Research Methods - Lecture 2: Introduction to research methods in psychology Flashcards
Population
All the scores, events, etc. that we’re interested in
-> NOT the individuals whom measurement/s are coming from
Sample
A representative subgroup of the population
Why is a sample taken?
We usually can’t measure the entire population we’re interested in, so we take a sample and infer general results about the population from the sample
2 ways sampling can go wrong
Sampling error and sampling bias
Sampling error (2)
- Results of repeated samples from the same population will always differ -> occurs by chance -> anytime take samples from populations, you are at the mercy of chance probabilities and may end up picking ppl who aren’t representative of the population
- Unavoidable
How can you minimise sampling error?
Using bigger samples
Sampling bias
Sample misrepresents population in a systematic way -> unrepresentative sample
How can you avoid sampling bias?
Random sampling - so every member of the population has an equal chance of being picked for the sample
What is the consequence of serious sampling bias?
It invalidates the research
What is the problem with random sampling in psychology?
Random sampling is very unlikely because psychological research focuses on behaviour of all humans and it’s very unlikely to get a representative sample therefore samples usually get volunteers - usually uni students (have time, live close by - more convenient for them to partake)
-> have to be cautious about whether you can infer anything from the sample in regards to the behaviour of the population overall
Does sampling error or bias relate to validity?
Sampling bias
Does sampling error or bias relate to reliability?
Sampling error
2 general kinds of research design
Observational and experimental
Observational design
- Measure two DVs and look for a relationship between them
* There is no IV, because nothing is manipulated - e.g., is self-esteem related to intelligence?
What is another name for observational design and why?
• Sometimes called a correlational design, because a relationship between variables is a correlation
When are observational designs used?
When the research/experiment conflicts with ethical or practical reasons
Basic weakness of observational design
Just because two DVs are correlated, we can’t conclude that one affects the other
CORRELATION DOES NOT IMPLY CAUSATION
-> Don’t know whether one variable A causes B or vice versa
-> Both variables could be affected by another third variable - Third variable problem
Experimental design
Manipulate IV and look to see effect on DV
Can imply causation (because controlling IV) - e.g., is self-esteem related to results of a fake IQ test?
-> Know direction of cause and effect
Which designs are more powerful?
Experimental designs are more powerful than observational, so we should use them when it’s ethical and practical to do so
When evaluating research that you read about what should you do?
Always consider this issue – has causation really been proved?
Fundamental principle of research design
We want to eliminate all explanations of our results except one - That is, if we conduct an experiment, and see a change in behaviour (our DV), we want to be sure that it was caused by our IV
What is a confounding variable?

Short problem 1 »
Please transcribe the research methods flashcards, starting at "When the research/experiment" and ending at "fake IQ test?".

Given information »
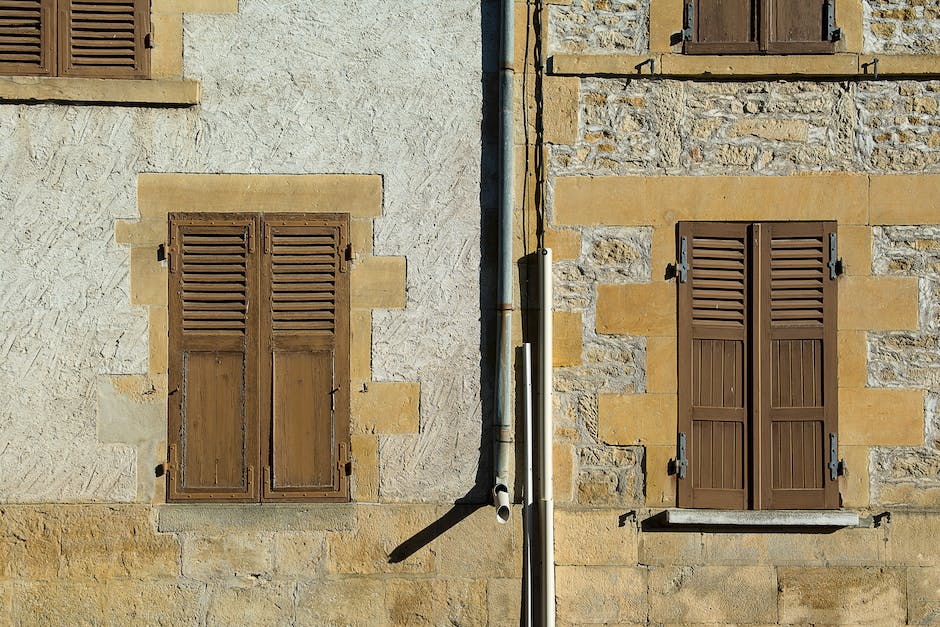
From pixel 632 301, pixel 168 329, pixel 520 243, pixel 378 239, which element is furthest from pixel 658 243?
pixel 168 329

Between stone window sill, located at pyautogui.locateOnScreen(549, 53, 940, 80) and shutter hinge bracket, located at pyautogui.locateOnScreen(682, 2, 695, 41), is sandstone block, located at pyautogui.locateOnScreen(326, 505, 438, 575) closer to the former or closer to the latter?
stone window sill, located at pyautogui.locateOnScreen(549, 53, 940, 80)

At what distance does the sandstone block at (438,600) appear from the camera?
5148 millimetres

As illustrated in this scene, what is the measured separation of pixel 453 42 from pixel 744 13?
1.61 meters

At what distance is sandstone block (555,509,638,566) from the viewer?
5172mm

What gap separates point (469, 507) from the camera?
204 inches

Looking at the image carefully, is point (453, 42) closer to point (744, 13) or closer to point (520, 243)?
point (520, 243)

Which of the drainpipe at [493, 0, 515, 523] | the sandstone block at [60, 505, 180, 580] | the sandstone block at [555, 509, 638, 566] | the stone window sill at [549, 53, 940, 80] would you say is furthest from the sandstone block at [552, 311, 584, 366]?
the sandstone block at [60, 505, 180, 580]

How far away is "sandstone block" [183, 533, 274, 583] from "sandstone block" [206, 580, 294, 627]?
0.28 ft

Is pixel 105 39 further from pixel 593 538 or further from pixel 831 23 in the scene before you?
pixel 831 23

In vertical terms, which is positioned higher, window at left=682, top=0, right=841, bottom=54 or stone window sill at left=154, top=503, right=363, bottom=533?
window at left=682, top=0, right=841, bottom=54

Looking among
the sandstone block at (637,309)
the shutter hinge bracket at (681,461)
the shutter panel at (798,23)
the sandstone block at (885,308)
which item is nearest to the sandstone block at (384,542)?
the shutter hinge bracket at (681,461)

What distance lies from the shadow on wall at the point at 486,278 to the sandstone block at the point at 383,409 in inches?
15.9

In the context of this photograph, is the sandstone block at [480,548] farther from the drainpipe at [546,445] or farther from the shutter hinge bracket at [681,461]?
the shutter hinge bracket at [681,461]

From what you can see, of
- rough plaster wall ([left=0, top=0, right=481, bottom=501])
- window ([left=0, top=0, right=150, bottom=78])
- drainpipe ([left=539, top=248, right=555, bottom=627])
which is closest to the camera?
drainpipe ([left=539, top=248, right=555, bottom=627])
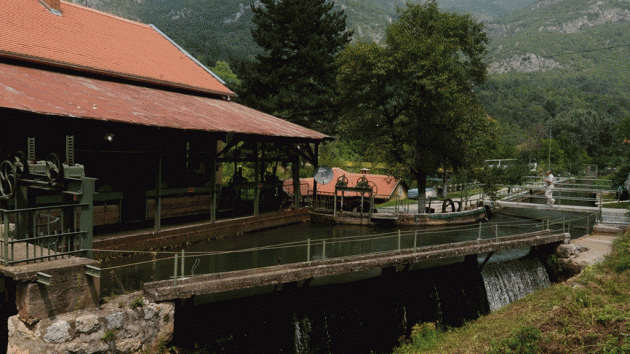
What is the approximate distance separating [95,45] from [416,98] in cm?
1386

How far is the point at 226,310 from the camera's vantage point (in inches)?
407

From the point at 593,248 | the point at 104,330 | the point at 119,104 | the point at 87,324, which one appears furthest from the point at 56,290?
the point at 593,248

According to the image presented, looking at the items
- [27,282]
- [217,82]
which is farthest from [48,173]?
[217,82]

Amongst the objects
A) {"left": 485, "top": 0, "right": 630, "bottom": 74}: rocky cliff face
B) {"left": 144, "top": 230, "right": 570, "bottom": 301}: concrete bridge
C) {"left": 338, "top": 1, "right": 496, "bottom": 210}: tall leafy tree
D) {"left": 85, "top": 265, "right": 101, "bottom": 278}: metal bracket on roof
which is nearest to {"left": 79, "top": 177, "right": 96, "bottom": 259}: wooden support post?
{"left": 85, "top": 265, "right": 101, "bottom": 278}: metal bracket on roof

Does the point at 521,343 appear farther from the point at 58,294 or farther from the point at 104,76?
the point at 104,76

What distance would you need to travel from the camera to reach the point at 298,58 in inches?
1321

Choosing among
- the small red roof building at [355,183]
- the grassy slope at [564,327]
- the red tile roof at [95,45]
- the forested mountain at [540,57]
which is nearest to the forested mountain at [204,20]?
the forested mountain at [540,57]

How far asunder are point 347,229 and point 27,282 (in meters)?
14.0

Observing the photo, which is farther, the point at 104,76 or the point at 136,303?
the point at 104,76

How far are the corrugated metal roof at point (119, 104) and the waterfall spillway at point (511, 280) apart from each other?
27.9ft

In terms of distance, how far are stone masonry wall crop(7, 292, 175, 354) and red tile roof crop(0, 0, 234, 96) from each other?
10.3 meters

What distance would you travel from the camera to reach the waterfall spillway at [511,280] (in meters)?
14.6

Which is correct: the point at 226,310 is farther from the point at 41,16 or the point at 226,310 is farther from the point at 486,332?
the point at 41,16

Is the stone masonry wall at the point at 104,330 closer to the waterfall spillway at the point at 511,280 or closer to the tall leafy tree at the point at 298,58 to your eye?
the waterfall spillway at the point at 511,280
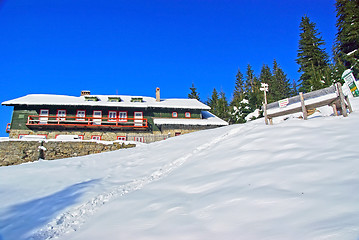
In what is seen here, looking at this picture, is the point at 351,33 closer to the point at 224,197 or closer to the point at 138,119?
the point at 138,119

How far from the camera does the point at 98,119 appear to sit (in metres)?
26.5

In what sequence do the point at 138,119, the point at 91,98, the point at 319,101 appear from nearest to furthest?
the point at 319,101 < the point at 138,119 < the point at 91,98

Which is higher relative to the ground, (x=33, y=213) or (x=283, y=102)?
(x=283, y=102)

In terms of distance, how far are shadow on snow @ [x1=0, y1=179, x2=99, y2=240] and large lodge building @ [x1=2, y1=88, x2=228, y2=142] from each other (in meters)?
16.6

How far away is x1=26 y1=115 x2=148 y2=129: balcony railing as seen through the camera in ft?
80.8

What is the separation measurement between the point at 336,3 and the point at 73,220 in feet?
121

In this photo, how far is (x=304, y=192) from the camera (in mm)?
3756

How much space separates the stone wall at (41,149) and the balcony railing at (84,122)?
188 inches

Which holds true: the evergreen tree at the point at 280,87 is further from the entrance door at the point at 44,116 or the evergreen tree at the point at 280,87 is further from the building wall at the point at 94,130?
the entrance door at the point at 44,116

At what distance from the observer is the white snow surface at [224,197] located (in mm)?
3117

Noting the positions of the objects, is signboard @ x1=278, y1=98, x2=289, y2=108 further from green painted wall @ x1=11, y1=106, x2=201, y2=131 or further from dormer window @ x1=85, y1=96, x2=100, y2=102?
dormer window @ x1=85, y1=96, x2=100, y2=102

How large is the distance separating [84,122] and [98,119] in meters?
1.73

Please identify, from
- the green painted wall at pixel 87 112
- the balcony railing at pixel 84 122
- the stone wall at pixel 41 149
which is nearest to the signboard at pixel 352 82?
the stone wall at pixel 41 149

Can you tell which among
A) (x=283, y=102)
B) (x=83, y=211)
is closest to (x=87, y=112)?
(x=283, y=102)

Short problem 2 »
Restate the records word for word, starting at the line containing "Which is higher" and ending at the final line of the records.

Worked solution 1 »
When the research/experiment conflicts with ethical or practical reasons
Basic weakness of observational design
Just because two DVs are correlated, we can’t conclude that one affects the other
CORRELATION DOES NOT IMPLY CAUSATION
-> Don’t know whether one variable A causes B or vice versa
-> Both variables could be affected by another third variable - Third variable problem
Experimental design
Manipulate IV and look to see effect on DV
Can imply causation (because controlling IV) - e.g., is self-esteem related to results of a fake IQ test?

Worked solution 2 »
Which is higher relative to the ground, (x=33, y=213) or (x=283, y=102)?
(x=283, y=102)

In terms of distance, how far are shadow on snow @ [x1=0, y1=179, x2=99, y2=240] and large lodge building @ [x1=2, y1=88, x2=228, y2=142] from each other (in meters)?
16.6

How far away is x1=26 y1=115 x2=148 y2=129: balcony railing as seen through the camera in ft?
80.8

What is the separation measurement between the point at 336,3 and the point at 73,220 in feet?
121

In this photo, how far is (x=304, y=192) from the camera (in mm)?
3756

How much space separates the stone wall at (41,149) and the balcony railing at (84,122)?
188 inches

Which holds true: the evergreen tree at the point at 280,87 is further from the entrance door at the point at 44,116 or the evergreen tree at the point at 280,87 is further from the building wall at the point at 94,130?
the entrance door at the point at 44,116

At what distance from the observer is the white snow surface at [224,197] located (in mm)?
3117

Noting the positions of the objects, is signboard @ x1=278, y1=98, x2=289, y2=108 further from green painted wall @ x1=11, y1=106, x2=201, y2=131 or further from dormer window @ x1=85, y1=96, x2=100, y2=102?
dormer window @ x1=85, y1=96, x2=100, y2=102

How large is the distance separating [84,122] and [98,119] in meters?
1.73

Please identify, from
- the green painted wall at pixel 87 112
- the balcony railing at pixel 84 122
- the stone wall at pixel 41 149
which is nearest to the signboard at pixel 352 82?
the stone wall at pixel 41 149

Can you tell which among
A) (x=283, y=102)
B) (x=83, y=211)
is closest to (x=87, y=112)?
(x=283, y=102)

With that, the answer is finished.